I was at the state of frail for these couple of days. I have a lot of deafening, puzzling brainteaser buzzing in my head. I was somehow amazed that in such a trying and difficult moment, I was still able to stand in poise. The secret is, I kept on reassuring myself that everything will just be fine again. Glitches, problems and heartbreaks are just run of the mill, nothing extraordinary. No one is so blessed to face no difficulty at all at any stage of one's life. What distinguishes one from another is how we react to each problem. And I believed, in the process, we do learn a lot of things, right?
We may be tested with grave misery that served as a painful and nerve-breaking experience. No matter how big or how small may a nuisance could be, to ensure survival in such a resentment, it requires nothing else but tonnes of wisdom and patience. Believe me, it can never be easy. No one ever says that it is straightforward and effortless.
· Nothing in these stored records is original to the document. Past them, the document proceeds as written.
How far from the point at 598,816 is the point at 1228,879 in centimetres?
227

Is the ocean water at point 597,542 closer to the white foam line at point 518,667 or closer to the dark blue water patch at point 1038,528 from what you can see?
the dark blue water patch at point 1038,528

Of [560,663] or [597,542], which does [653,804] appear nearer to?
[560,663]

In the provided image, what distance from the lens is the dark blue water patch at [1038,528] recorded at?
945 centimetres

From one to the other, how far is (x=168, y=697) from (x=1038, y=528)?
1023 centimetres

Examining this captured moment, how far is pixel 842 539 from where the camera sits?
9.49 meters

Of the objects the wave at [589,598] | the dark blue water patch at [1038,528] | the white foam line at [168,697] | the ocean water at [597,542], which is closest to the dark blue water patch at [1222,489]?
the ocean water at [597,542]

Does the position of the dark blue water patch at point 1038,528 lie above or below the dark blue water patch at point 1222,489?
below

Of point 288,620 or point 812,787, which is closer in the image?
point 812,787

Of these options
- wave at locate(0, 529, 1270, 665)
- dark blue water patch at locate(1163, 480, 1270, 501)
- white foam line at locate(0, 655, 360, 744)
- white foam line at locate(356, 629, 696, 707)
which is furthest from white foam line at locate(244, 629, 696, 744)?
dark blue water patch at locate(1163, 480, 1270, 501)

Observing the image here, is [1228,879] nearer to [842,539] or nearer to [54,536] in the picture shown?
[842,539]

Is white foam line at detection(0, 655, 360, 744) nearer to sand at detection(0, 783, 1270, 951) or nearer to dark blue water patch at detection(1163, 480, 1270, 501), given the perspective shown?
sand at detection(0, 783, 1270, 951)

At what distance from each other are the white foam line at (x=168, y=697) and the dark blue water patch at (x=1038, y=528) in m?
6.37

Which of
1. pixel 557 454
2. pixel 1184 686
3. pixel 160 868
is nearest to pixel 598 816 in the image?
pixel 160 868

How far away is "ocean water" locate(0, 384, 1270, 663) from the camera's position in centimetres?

In my case, I have a great deal of faith that everything will be in place. I'll do what I could and the matter will take care the rest of it by itself. No sooner than I thought, problems are settled. Right now, the burden is off my shoulder already. And of course, it takes two to tango. It is not solely my solitary effort. Nothing is miraculous if we refused to try our magical wand. Face the reality with conscience conscientiously. Be brave to make a move.
I am a kid no more. I should deal with things like an adult does. Letting myself to be influenced foolishly by my emotion is not at all a judicious option. Glad that I was not too quick to jump into a conclusion. I am happier that I did not come out with a ridiculous assumption though I did have a plenty in mind. Those are common I believe. Our mind at this state, will easily bewilder and bamboozle with some of the most silly, bizarre and regrettable justification.
And yea, I have to admit that I have been faking my smile for quite sometimes and I am happy now that I have to fake it not anymore. Somebody has just returned me my precious smile.